When his father was growing up in Triolet, Mauritius during the 1960s, “no one sold dholl puri in the streets,” Navneesh Ramessur told The Juggernaut.
After Mauritius, a tiny island nation in the Indian Ocean, won independence from Britain in 1968, people experienced widespread poverty, malnutrition, and unemployment. Around this time, Ramessur’s grandfather Lolo and his cousin Radhe, street vendors who sold mithai like gulab jamun and ladoo, moved from the southern part of the island to Triolet in the north. As crowds of unemployed young men flocked to Anand Cinema to watch Amitabh Bachchan play the “angry young man,” the family spotted an opportunity: people were looking for something filling, cheap, and delicious.

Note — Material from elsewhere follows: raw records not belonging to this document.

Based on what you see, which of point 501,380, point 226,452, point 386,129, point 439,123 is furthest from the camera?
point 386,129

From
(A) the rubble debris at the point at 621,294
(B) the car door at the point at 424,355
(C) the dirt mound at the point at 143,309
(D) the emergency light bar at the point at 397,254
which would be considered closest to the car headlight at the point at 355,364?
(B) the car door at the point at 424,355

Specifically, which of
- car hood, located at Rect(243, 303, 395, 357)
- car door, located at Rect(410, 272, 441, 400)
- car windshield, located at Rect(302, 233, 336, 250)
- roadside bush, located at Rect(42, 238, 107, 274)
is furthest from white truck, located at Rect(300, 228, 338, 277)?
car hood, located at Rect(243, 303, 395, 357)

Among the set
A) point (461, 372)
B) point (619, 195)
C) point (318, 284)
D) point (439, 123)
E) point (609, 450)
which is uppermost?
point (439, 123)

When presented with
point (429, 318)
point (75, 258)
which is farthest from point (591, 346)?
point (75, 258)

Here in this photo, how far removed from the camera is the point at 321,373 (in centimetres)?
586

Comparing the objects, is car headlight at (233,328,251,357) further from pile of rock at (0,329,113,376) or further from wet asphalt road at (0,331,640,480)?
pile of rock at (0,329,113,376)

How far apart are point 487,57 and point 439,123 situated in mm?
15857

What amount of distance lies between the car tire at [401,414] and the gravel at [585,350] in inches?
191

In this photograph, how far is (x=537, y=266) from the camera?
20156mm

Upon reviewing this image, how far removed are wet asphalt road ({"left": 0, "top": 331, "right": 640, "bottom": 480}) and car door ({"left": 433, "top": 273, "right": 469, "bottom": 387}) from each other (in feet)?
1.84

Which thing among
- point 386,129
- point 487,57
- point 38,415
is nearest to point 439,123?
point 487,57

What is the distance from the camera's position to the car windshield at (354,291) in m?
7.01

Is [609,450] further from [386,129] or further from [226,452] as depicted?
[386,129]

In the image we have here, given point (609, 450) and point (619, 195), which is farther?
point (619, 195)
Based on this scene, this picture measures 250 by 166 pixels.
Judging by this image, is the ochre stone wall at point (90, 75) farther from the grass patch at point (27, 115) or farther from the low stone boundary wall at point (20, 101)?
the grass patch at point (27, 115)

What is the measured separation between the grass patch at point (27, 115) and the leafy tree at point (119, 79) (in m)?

Enter: dholl puri, a paper-thin bread filled with split yellow peas; cooked on a hot tawa with almost no oil; folded around butter bean curry, stewed taro leaves, and tomato rougay; and topped with pickles and green chilies. That’s what his family started selling “when they opened the movie theater canteen,” Ramessur shared. Other dholl puri carts soon joined theirs. Decades later, dholl puri is now Mauritius’s de facto national dish. But some locals don’t realize that their favorite food traces its roots thousands of miles east.